SUPPLIED MATERIAL start

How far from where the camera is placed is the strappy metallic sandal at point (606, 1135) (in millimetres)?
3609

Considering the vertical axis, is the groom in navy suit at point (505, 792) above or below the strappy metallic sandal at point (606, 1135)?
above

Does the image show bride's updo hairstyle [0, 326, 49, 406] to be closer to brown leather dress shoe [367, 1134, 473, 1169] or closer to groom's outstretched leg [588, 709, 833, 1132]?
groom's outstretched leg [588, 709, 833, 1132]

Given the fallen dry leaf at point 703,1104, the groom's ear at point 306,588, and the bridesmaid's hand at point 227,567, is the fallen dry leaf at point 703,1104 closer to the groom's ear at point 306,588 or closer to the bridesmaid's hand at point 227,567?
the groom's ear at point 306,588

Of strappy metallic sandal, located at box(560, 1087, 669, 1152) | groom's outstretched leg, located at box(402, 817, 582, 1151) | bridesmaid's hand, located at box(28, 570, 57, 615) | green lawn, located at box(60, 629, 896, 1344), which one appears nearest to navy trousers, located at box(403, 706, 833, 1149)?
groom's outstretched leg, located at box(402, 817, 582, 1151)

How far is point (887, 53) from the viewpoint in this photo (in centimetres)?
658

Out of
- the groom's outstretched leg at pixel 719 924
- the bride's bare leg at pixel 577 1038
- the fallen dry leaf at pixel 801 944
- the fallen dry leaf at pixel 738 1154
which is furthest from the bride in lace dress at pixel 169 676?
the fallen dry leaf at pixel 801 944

SUPPLIED MATERIAL end

■ **AIM OF THE TASK**
Could you extract every line of the data above and reproduce it verbatim, changing nothing?

■ **TASK ANSWER**
How far from where the camera is placed is the strappy metallic sandal at point (606, 1135) (in millimetres)?
3609

Considering the vertical axis, is the groom in navy suit at point (505, 792) above or below the strappy metallic sandal at point (606, 1135)?
above

Does the image show bride's updo hairstyle [0, 326, 49, 406] to be closer to brown leather dress shoe [367, 1134, 473, 1169] or closer to groom's outstretched leg [588, 709, 833, 1132]?
groom's outstretched leg [588, 709, 833, 1132]

Given the fallen dry leaf at point 703,1104, the groom's ear at point 306,588, and the bridesmaid's hand at point 227,567, is the fallen dry leaf at point 703,1104 closer to the groom's ear at point 306,588 or closer to the bridesmaid's hand at point 227,567?
the groom's ear at point 306,588

Of strappy metallic sandal, located at box(560, 1087, 669, 1152) | groom's outstretched leg, located at box(402, 817, 582, 1151) | bridesmaid's hand, located at box(28, 570, 57, 615) | green lawn, located at box(60, 629, 896, 1344), which one appears nearest to navy trousers, located at box(403, 706, 833, 1149)?
groom's outstretched leg, located at box(402, 817, 582, 1151)

How far is point (887, 53) from the viewpoint in this photo (in centimetres)?
658

Out of
- the groom's outstretched leg at pixel 719 924
- the bride's bare leg at pixel 577 1038
- the fallen dry leaf at pixel 801 944
- the fallen dry leaf at pixel 738 1154
which is furthest from the bride in lace dress at pixel 169 676?
the fallen dry leaf at pixel 801 944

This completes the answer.